▶ Exercise instructions
1. In the St. Paul's Cathedral passage, who made the artist pressed etching of St Paul's beyond Orsman Road, and in what year?
2. List every kind of image the St. Paul's Cathedral passage says the chapter contains.
3. Pick up the St. Paul's Cathedral passage after its last sentence and continue it.

▶ Supplied passage
____________

When visiting #London, one of the sites to see is #St.Paul’sCathedral. I have been a number of times and this chapter is about some of the artworks which I have in regards to St. Paul’s.  Most are from regular points of view in regards to the cathedral but one is certainly a rarity which can no longer be appreciated by visitors to the cathedral or in fact anyone for it no longer exists.  I will go through chronologically almost, but will leave the most interesting artwork to last.  Two published etchings, a photograph, one artist pressed etching and a drawing with wash are this chapters images.

St. Paul's Cathedral from Winkle'as cathedrals @ 1840

St. Paul’s Cathedral from Winkle’as cathedrals @ 1840

 

St Paul's from Cheapside published by Colnaghi @ 1840

St Paul’s from Cheapside
published by Colnaghi
@ 1840

Two hand coloured etchings showing St.Paul’s from different angles.  In many ways St. Paul’s still dominates the sky line of the city of London. An iconic building for many a year and for many more.

St Paul's Cathedral photograph

St Paul’s Cathedral
photograph

 

 

 

 

 

 

 

 

 

 

 

 

 

 

 

 

 

 

 

 

To an early photograph of St Paul’s from across the Thames.  Taken from close to where the new Millennium Bridge originates on the south side of the river.  Taken, I believe, around 1920 with a very busy waterfront.

 

 

 

 

Now, much of the water front has been redeveloped into condominiums, and flats and areas for people to meet and gather. Now to an artist pressed etching which shows St Paul’s beyond Orsman Road.  Done by M. Brand in 1976.

____________

▶ Supplied information
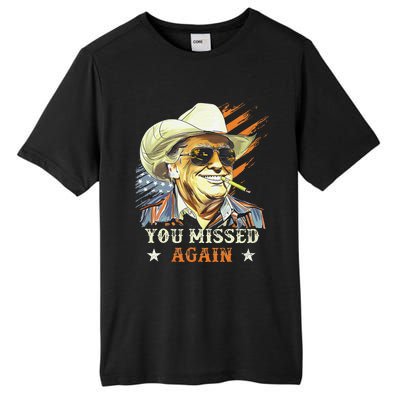 Western Trump Cowboy You Missed Again Funny Gift Tall Fusion ChromaSoft Performance T-Shirt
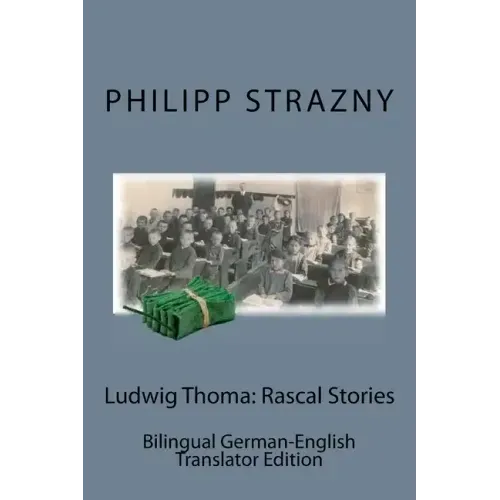 Ludwig Thoma: Rascal Stories: Bilingual German-English Translator Edition
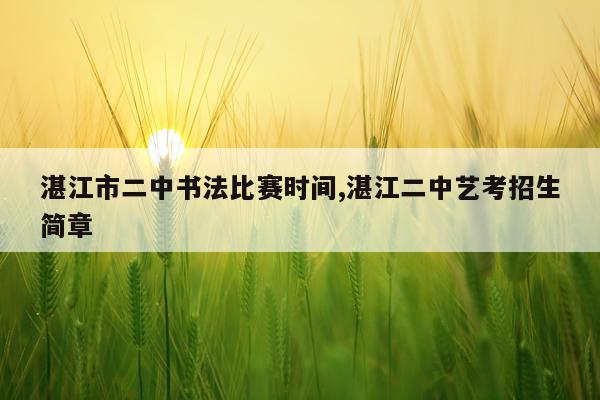 湛江市二中书法比赛时间,湛江二中艺考招生简章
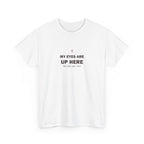 My Eyes Are Up Here Tee
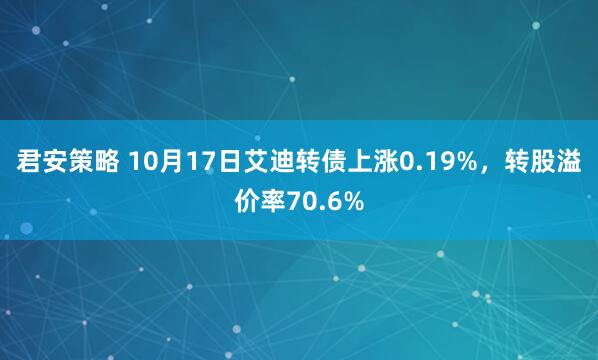 君安策略 10月17日艾迪转债上涨0.19%，转股溢价率70.6%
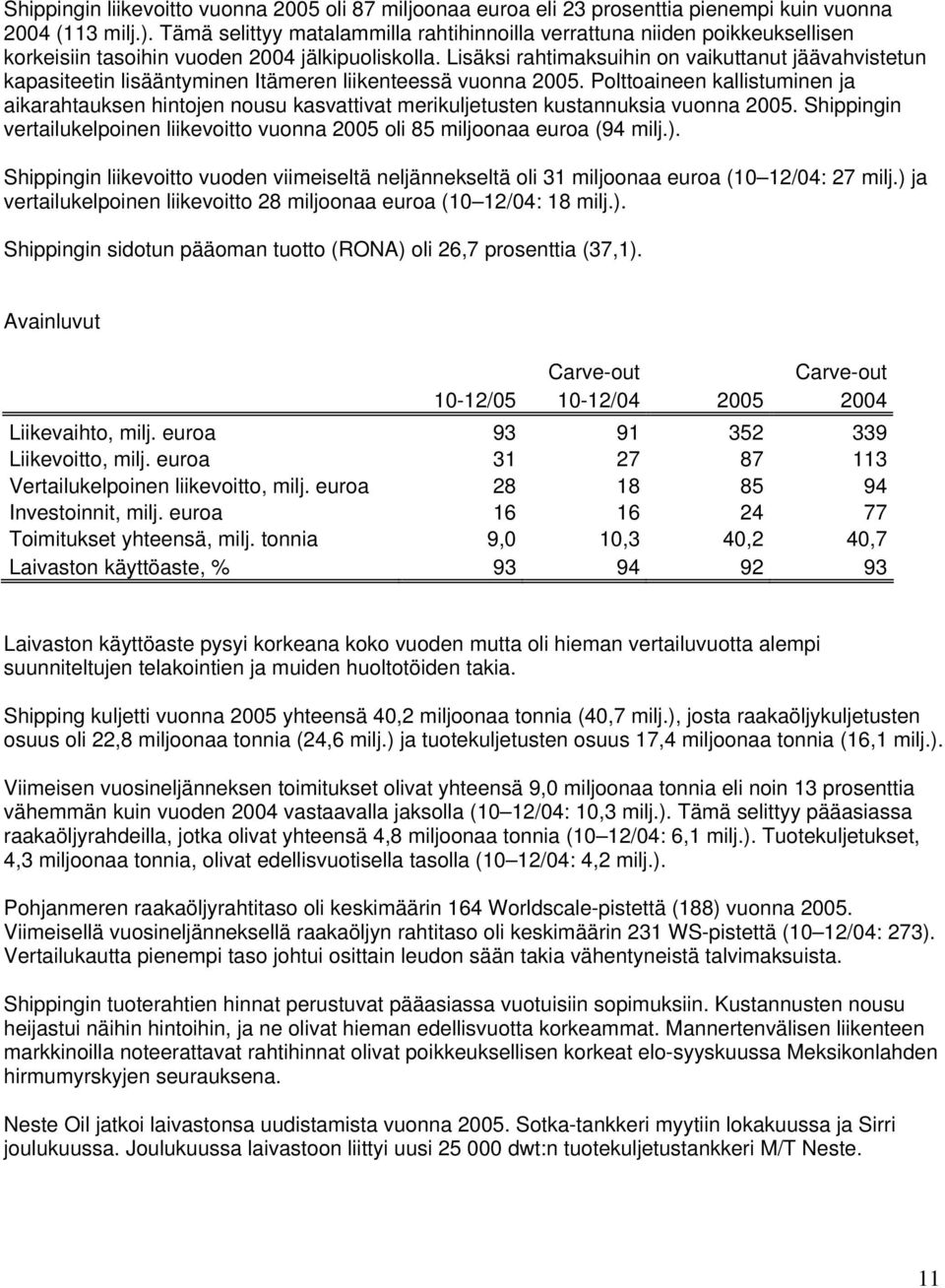 Lisäksi rahtimaksuihin on vaikuttanut jäävahvistetun kapasiteetin lisääntyminen Itämeren liikenteessä vuonna 2005.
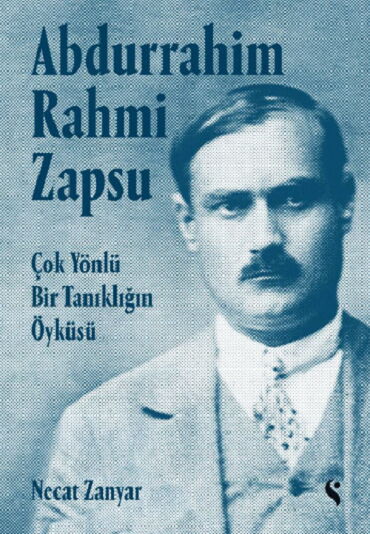 A.RAHMİ ZAPSU ÇOK YÖNLÜ TANIKLIĞIN ÖYKÜSÜ CİLTLİ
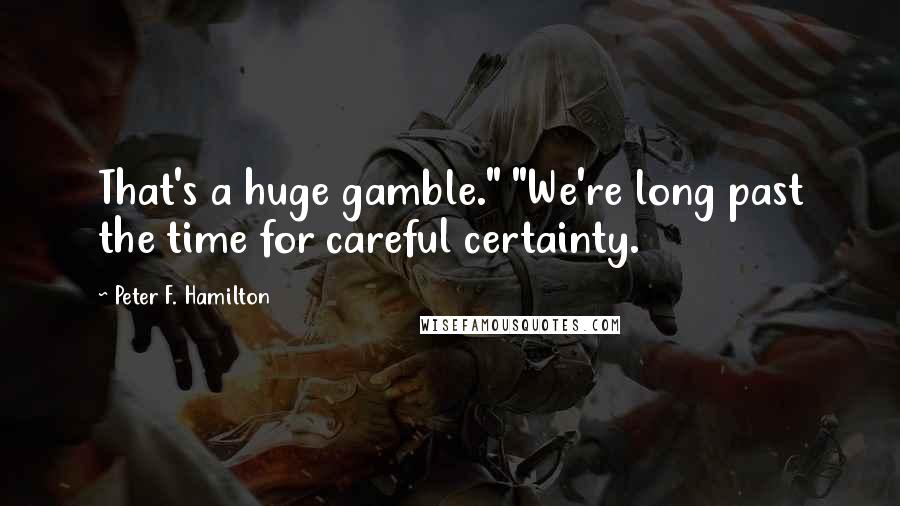 Peter F. Hamilton Quotes: That's a huge gamble." "We're long past the time for careful certainty.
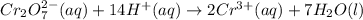 Cr_2O_7^{2-}(aq)+14H^+(aq)\rightarrow 2Cr^{3+}(aq)+7H_2O(l)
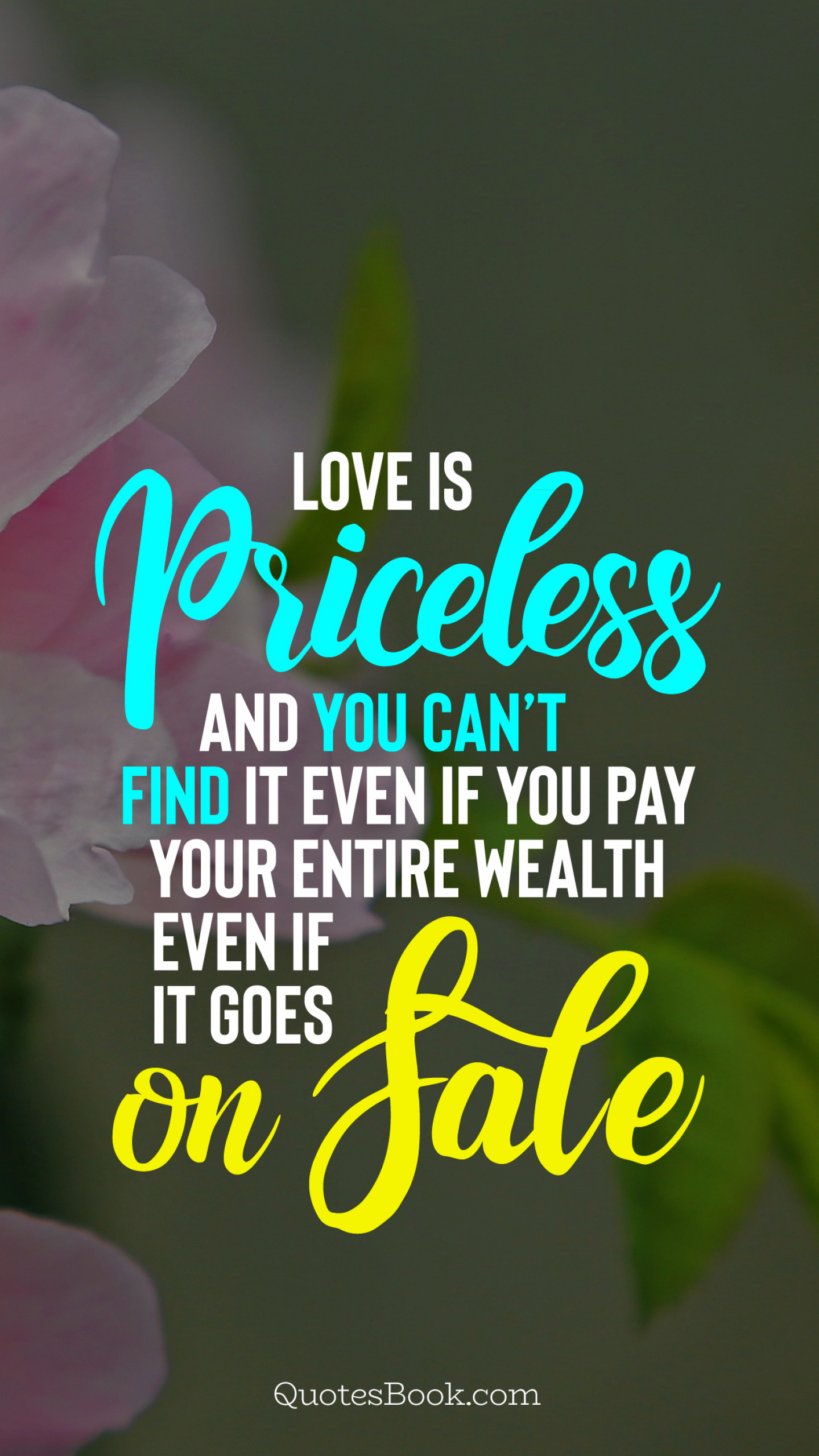 Love is priceless and you can’t find it even if you pay your entire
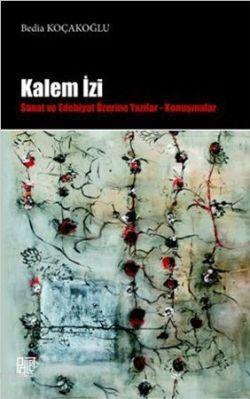 Kalem İzi; Sanat ve Edebiyat Üzerine Yazılar - Konuşmalar | Bedia Koça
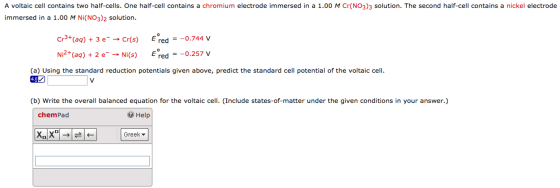 A voltaic cell contains two half-cells. One half-c
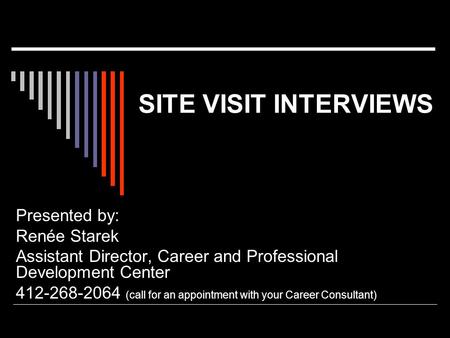 SITE VISIT INTERVIEWS Presented by: Renée Starek Assistant Director, Career and Professional Development Center 412-268-2064 (call for an appointment with.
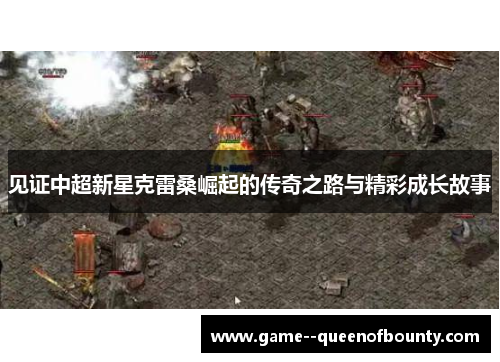 见证中超新星克雷桑崛起的传奇之路与精彩成长故事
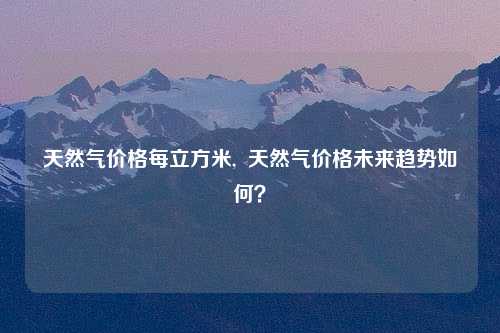 天然气价格每立方米,  天然气价格未来趋势如何？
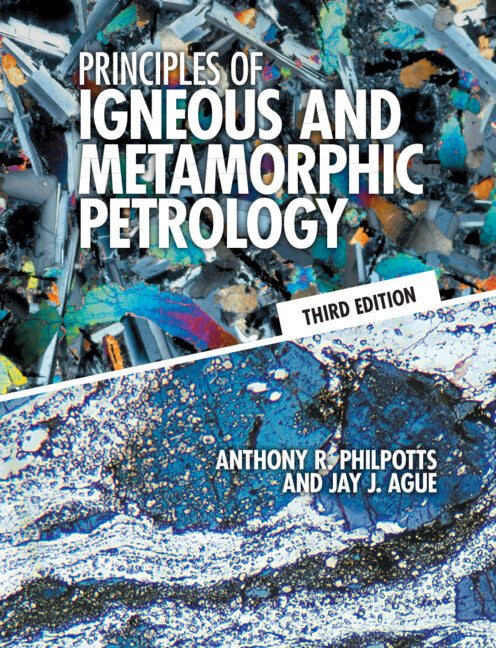 Principles of Igneous and Metamorphic Petrology (Hardback) 9781108492881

____________

▶ Answer section
1. M. Brand made it in 1976.

2. Published etchings (two), a photograph, an artist pressed etching, and a drawing with wash.

3.
The Canal at Orsman Road by M. Brand @ 1976

The Canal at Orsman Road by M. Brand @ 1976

 

 

Now to an image of something few saw even when it was present in the cathedral.  During WWII London was bombed extensively by the Germans.  St. Paul’s was amazingly directly hit only once and it occurred on the 16th April, 1941.  A very large bomb did hit outside but did not exploded.  It was carefully dug out of the crater it created and taken safely away to be exploded outside the city.  But I want to talk about the one that did hit St. Paul’s.  I have seen three photos of the #St.Paul’sCathedralCrater and yesterday purchased a drawing with wash done by A. Butler in 1941.

St Paul's Cathedral Crater by A Butler @1941

St Paul’s Cathedral Crater
by A Butler @1941

It is drawn from an angle which few people would have had access to.  Drawn from inside the crypt beneath the hole which was created in the floor of the cathedral looking up into the dome.  Few people let alone artists would have been allowed into the area for safety reasons.  An image from an event in history few might now recall – most would not even know that it happened.  A time worth remembering for many and varied reasons.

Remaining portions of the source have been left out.